Forthcoming Titles – April 2012
Before open US involvement in Indochina began with the Gulf of Tonkin Incident in 1964, few Americans knew much at all about Vietnam. Following the Fall of Saigon to communist forces in 1975 and the final US withdrawal, few Americans wanted to know much about Vietnam – except that at last, and at a cost of 58,220 dead, 1,687 missing and 303,635 wounded, the terrible war was finally over.
Nearly four decades on and everything has changed. Vietnam – together with its once ravaged neighbors, Laos and Cambodia – is open for business, open for travel, and very much open to Americans, who are now welcomed as friends and allies.
The author is a foreign correspondent who has lived in Southeast Asia for 25 years and who knows Vietnam, Laos and Cambodia intimately. He also leads regular tours of Indochina for Wilderness Travel in California. As a lecturer he has, over the years, struggled to make sense of the American involvement in Indochina and to explain the deeper and more complex reasons behind not just the ‘Vietnam War’, but behind the three Indochina Wars fought with France (1946-54), America (1964-75) and China (1979-80) – all inextricably and confusingly linked.

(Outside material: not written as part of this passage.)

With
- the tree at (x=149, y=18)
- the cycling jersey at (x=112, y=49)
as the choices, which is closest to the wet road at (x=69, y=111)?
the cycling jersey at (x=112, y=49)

Understanding the Indochina Wars is the product of many years of research, travel and writing, and seeks to present the Indochina Wars in a detailed yet clear and comprehensible narrative. It is aimed at anyone seeking to understand Vietnam’s bloodstained history during the 20th century, but more especially at American – and other – visitors traveling to the intoxicating and wonderful region that is Indochina.